Researchers came up with a new method to make the brain organoid "Brainier"

The brain organoids are only one to five millimeters in diameter.
Ayesha Gulzar
Brain-like organs from stem cells
Slices of mini–brain organoids with neural stem cells (red) and cortical neurons (green)

Put human stem cells in a lab dish with the proper nutrients, and they'll form a mini-brain, also known as an organoid, a semi-organized clump of cells. Now researchers from UCLA have come up with a new method to create tiny brain organoids from stem cells. The well-structured and high-quality organoids are only one to five millimeters in diameter. The study will help scientists to better understand neurological disorders in humans.

Problem with current organoids

The human brain is a delicate organ, and studying it without causing harm is difficult. A solution to this problem is provided by stem cells, which can be used to grow brain organoids in the lab. Because these organoids behave in ways similar to real brains, they can be studied without testing treatments and therapies on live patients.

Researchers have been growing brain organoids for several years, but not all organoids are created the same. It can vary from lab to lab — and even from batch to batch — which means that a finding made in one organoid may not hold true in another.
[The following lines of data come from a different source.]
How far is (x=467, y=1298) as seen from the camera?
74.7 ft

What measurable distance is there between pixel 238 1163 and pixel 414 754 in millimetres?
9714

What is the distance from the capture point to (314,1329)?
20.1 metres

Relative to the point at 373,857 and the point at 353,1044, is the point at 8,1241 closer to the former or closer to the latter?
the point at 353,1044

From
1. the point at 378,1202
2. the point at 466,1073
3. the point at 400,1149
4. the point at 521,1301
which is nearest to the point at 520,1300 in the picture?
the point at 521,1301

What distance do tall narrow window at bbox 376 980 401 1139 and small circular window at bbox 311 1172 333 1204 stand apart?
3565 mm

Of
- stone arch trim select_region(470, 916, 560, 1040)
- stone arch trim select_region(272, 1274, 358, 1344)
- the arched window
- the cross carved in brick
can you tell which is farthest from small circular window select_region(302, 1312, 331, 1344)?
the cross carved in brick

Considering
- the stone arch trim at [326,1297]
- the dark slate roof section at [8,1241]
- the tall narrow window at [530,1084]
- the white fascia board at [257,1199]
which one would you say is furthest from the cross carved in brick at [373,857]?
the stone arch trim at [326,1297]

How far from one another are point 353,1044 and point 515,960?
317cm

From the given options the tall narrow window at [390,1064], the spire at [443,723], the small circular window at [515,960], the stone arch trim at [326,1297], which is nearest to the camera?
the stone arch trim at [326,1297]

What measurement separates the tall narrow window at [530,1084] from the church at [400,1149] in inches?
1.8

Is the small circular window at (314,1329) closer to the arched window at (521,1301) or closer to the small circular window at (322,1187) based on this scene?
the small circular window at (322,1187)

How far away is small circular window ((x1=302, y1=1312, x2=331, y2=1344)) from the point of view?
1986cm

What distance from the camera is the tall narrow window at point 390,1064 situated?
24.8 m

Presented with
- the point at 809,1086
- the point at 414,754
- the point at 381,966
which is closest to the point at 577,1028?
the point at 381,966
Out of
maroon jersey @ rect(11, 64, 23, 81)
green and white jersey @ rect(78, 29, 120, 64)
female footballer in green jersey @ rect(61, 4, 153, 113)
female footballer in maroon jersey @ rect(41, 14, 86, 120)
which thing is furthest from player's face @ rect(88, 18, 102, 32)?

"Right now, it's like the Wild West because there is no standard method for generating mini–brain organoids," said Bennett Novitch, a member of the Eli and Edythe Broad Center of Regenerative Medicine and Stem Cell Research at UCLA and the senior author of a new paper on the topic.

Creating the best organoids: A question of maturity

In the current study, researchers proposed new guidelines to make organoids that are consistent in their structure and uniformity.

To produce mini-brains, scientists took human skin or blood cells and reprogrammed them to become induced pluripotent stem cells (iPSC)- cells that can mutate into any cell type in the body.

They then direct this iPSC to create neural stem cells, which can produce most cell types found in the brain. As neural stem cells are forming, they can be coaxed to aggregate into 3D organoids. Simple enough. But why do some organoids better resemble the human brain than others?

Researchers found that the developmental maturity of stem cells influences their quality. The best way to keep the human stem cells in their early developmental state was to put them in a dish with mouse skin cells, also referred to as fibroblast feeders. These feeder layers provide essential chemical signals and structural support that helps stem cells expand and preserve their immaturity over time.

Unfortunately, they discovered that using mouse cells could make organoids less suitable for developing cellular therapies to replace diseased or damaged neural tissues. Furthermore, these feeder-supported methods are more laborious than the stem cell growth methods commonly used in many labs.

Researchers then turned to RNA sequencing and computational analysis to pinpoint the genetic differences between stem cells that produce good organoids and those that don't. Using these techniques, they identified four molecules that were responsible for keeping stem cells in a less-developed state. These molecules belonged to the transforming growth factor beta superfamily, a family of related proteins that regulate many cellular processes.

Adding these four molecules to stem cells growing in a dish kept them in an immature state and enabled these cells to produce high-quality, well-structured organoids.

Having organoids that accurately and consistently recreate the structure and cellular makeup of specific brain sections would allow researchers to study neurological disorders like schizophrenia and autism. In these disorders, the brains of affected people often appear identical to neurotypical brains in structure yet exhibit marked differences in function.